8.1 There are other possible uses of testing, including environmental testing to determine possible exposure to a risk factor such as lead and testing to provide a baseline for subsequent diagnostic testing. Baseline testing can be considered a method for substituting individual data for population data when defining a positive and a negative test, as we will discuss later in this chapter.
The study population for an investigation of tests is defined by its inclusion and exclusion criteria. Inclusion and exclusion criteria should be defined to help ensure that those included in the investigation reflect those with and without the disease when the test is used in practice on its intended or target population.

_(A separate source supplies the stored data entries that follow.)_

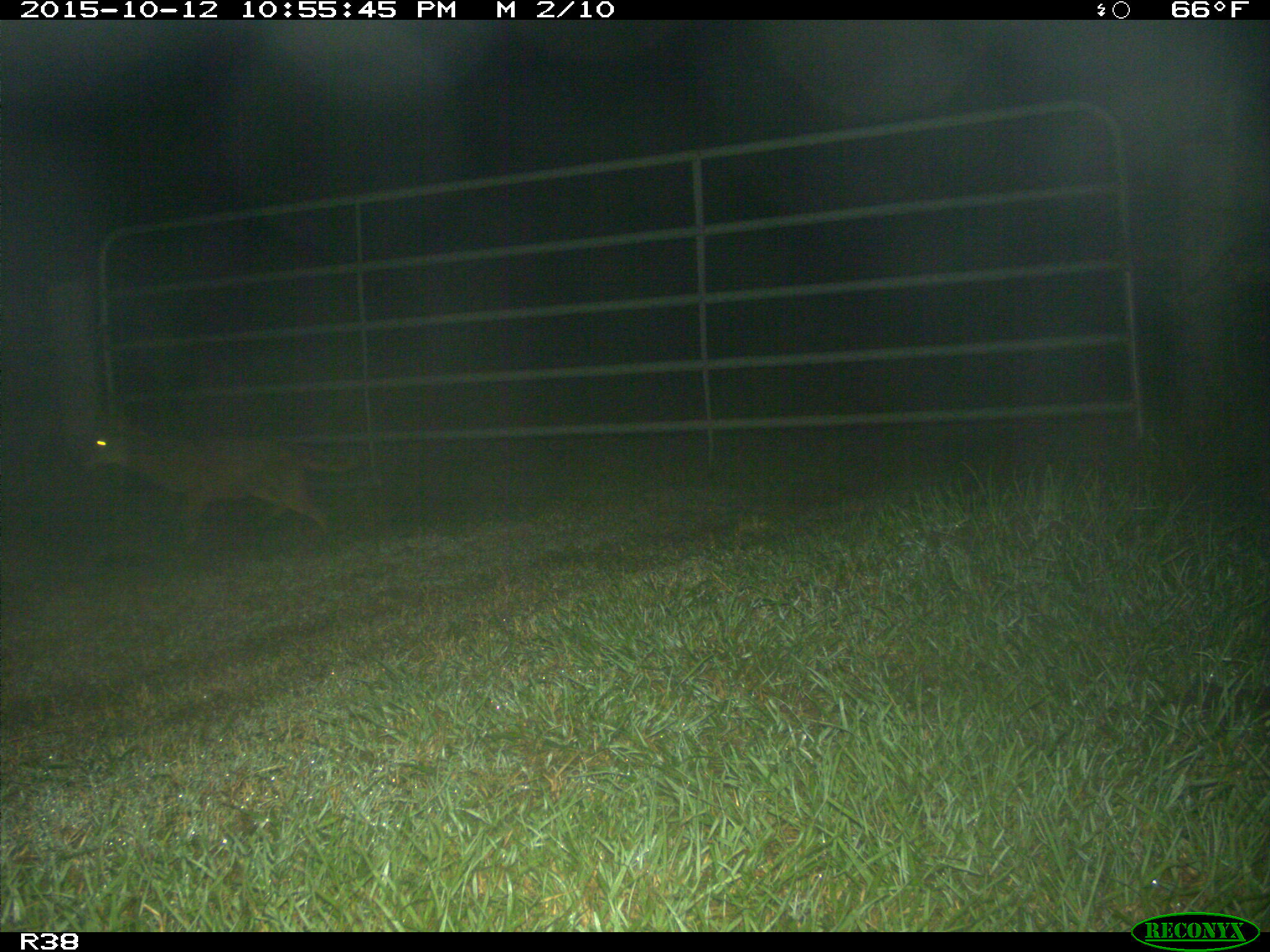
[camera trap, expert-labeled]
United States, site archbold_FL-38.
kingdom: Animalia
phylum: Chordata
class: Mammalia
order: Carnivora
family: Canidae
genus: Canis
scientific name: Canis latrans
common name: coyote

Let us see what can happen when the participants used for investigation of a test are quite different from the people for which the test is intended:
A test is intended to be used to make an early diagnosis of myocardial infarction (MI). It was evaluated on patients who presented with chest pain in cardiologists’ offices. The patients were included even if they had a previous MI. The results of the test indicated excellent diagnostic performance in early diagnosis of MI. When the same test was used in emergency departments on all patients with chest pain without a clear-cut explanation, the test did not perform nearly as well.
The patients being followed by cardiologists are likely to have had a previous MI or known coronary artery disease. They may also have complications of coronary artery disease such as heart failure. These patients are likely to have different symptoms and a different pattern of test results when they experience another MI compared with a population of emergency department patients with no history of MI.

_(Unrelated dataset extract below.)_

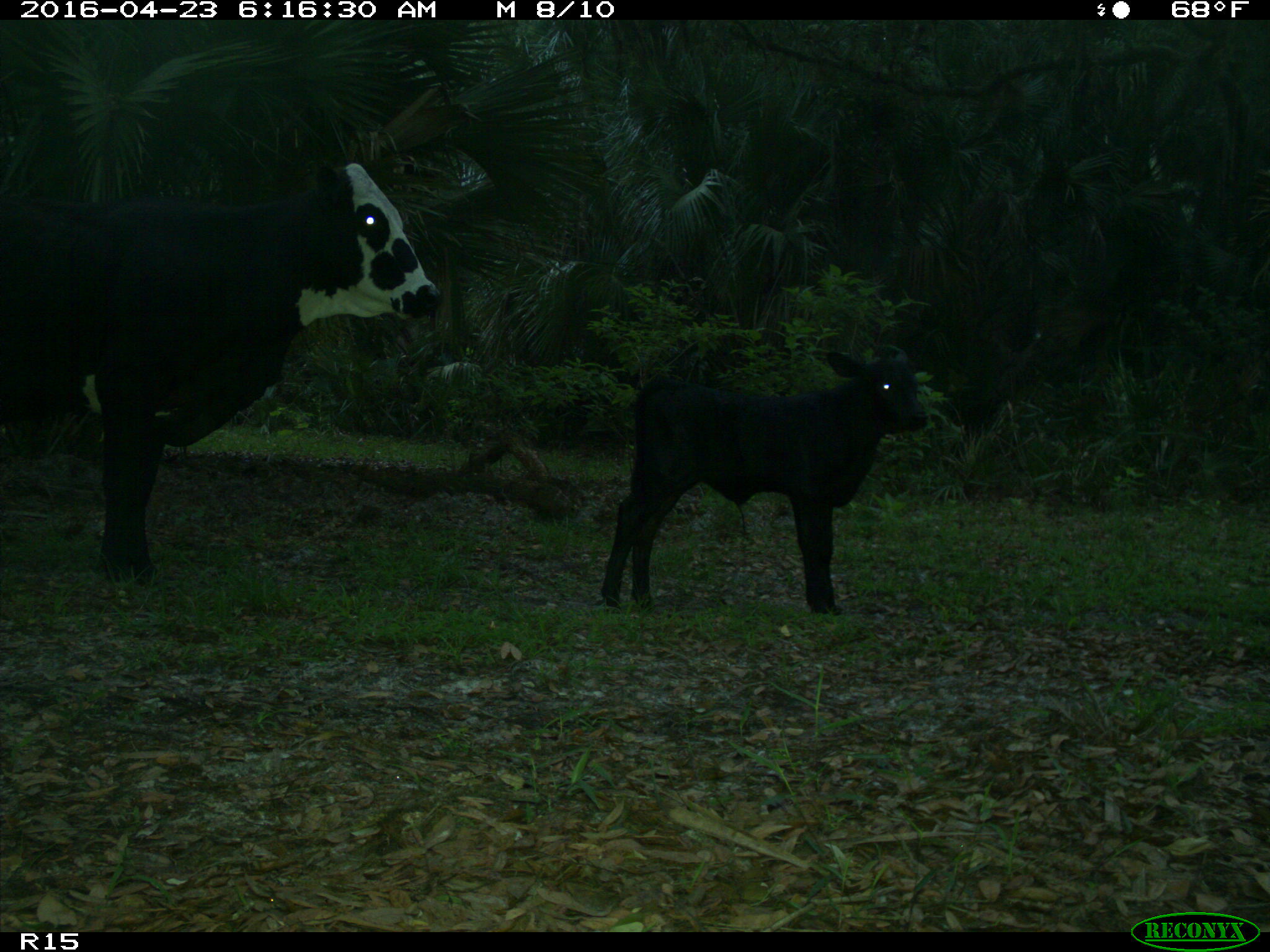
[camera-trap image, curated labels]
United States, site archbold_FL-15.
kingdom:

Therefore, it is important that the investigator defines the intended population when studying the performance of a test. If the intent is to use the test on a general population with chest pain but no previous history of coronary artery disease, it is important that the investigation of the test be conducted in emergency departments, primary care clinic, or a similar setting.
To describe the participants, the STARD criteria expect that investigators will indicate their inclusion and exclusion criteria. In addition, as we will see when we consider assignment, considerable detail is expected on the process of patient recruitment that along with the inclusion and exclusion criteria ultimately determine whether the participants are representative of the target population for whom the index test is intended.